Brandon Hassell took over for a gimpy Gunn on TCU's next series, but could do nothing to stem the gathering tide. Three plays, out, and a punt, and Tech took over again on its 35 with 2:30 to play in the half. Cumbie, running the hurry up offense like Roger Staubach, quickly marched the Raiders down the field, capping the drive with a lovely 4-yard toss to the lethal Bristol Olomua for a touchdown. Amazingly, Tech had knotted the score at 21s going into the intermission.
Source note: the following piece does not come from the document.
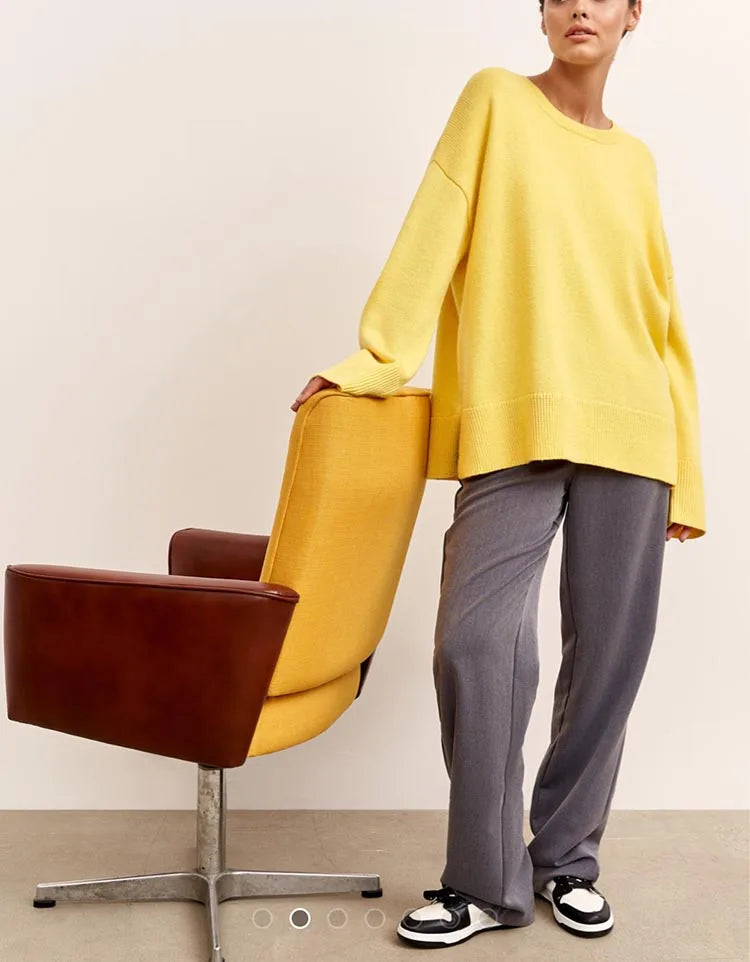 Oversized Crewneck Knit Sweater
Amendola took over in the second half where he left off in the first, scooping up Braziel's first punt of the stanza at his own 33, and rambling 47 yards to the TCU 20. From there, Cumbie concluded the short drive with a 4-yard pass to Olomua over the middle, and Tech took a lead that it would never relinquish.
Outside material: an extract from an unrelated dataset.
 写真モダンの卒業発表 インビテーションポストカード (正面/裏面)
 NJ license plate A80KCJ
Following yet another three and out compliments of the Tech defense, which held the Frogs to 316 total yards on the afternoon, the Raiders knifed 68 yards for seven more points, which came on a 6-yard jaunt by Taurean Henderson. Tech led 35-21. Next, it was the defense's turn to get into the scoring act. TCU's Hassell rolled out from his 29 yard line, only to be decked by Adell Duckett. The hit jarred the ball loose, and Duckett's partner in crime Keyunta Dawson picked up the pig at the 17 and steamed into the end zone for a 42-21 lead.
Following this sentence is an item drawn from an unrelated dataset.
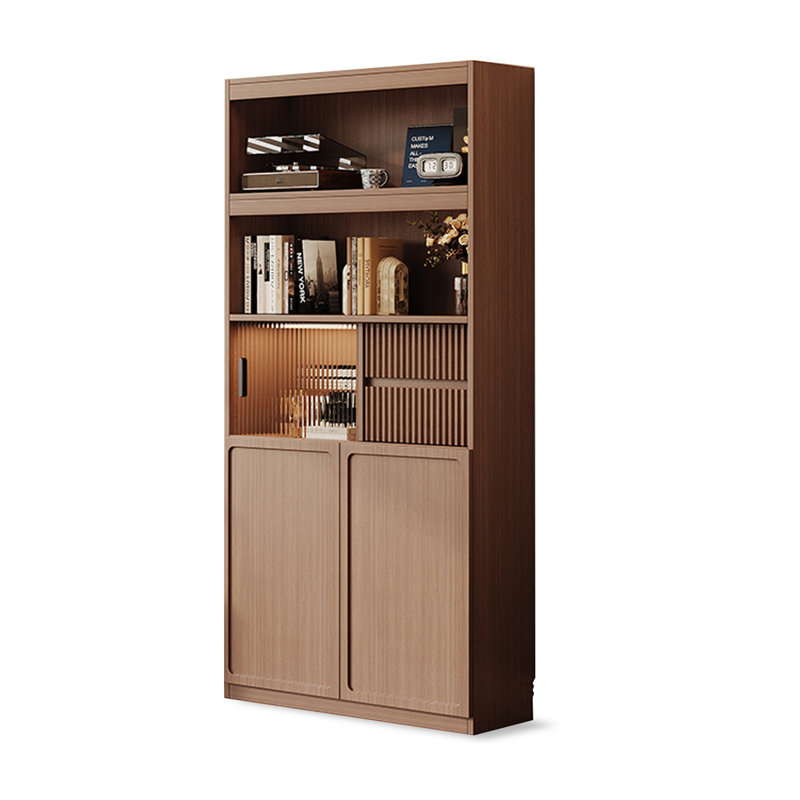 Brown Solid + Manufactured Wood+Glass Display Cases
Tech's next possession began at the inauspicious location of its own 4-yard line. On the first play of the drive, however Cumbie, after checking off at the line of scrimmage, hit Hicks with a strike that netted 62 yards and a first down at the TCU 34. Six plays later, Johnnie Mack galloped 8 yards untouched for a touchdown and a commanding 49-21 Tech lead at the end of the third quarter.

The fourth quarter was every bit as wild as the third, although the outcome was no longer in doubt.

Tech led off the scoring with a 2-yard Henderson touchdown that had been set up by a 56-yard completion to Clay McGuire. Tech had just reeled off 56 unanswered points after trailing 21-0. TCU's offense got back on track at this point with a 61-yard option run by Lonta Hobbs, who split John Saldi and Vincent Meeks on his way to pay-dirt. According to Tech Defensive Coordinator, Lyle Setencich, "We had a couple of young kids in [on Hobb's TD run]. One of those younger kids didn't do what he was supposed to." On Tech's very next offensive snap, Cumbie threw an interception to TCU's Mark Walker deep in Tech territory. Hassell then hit Harmon for a 22-yard touchdown over Antonio Huffman, and the score was 56-35. TCU would get no closer, however.

Tech's final two touchdowns, which led to the talismanic tally of 70, came on a 34-yard Cumbie toss to Hicks, and a pretty 30-yard shot from backup quarterback, Cody Hodges to Johnnie Mack.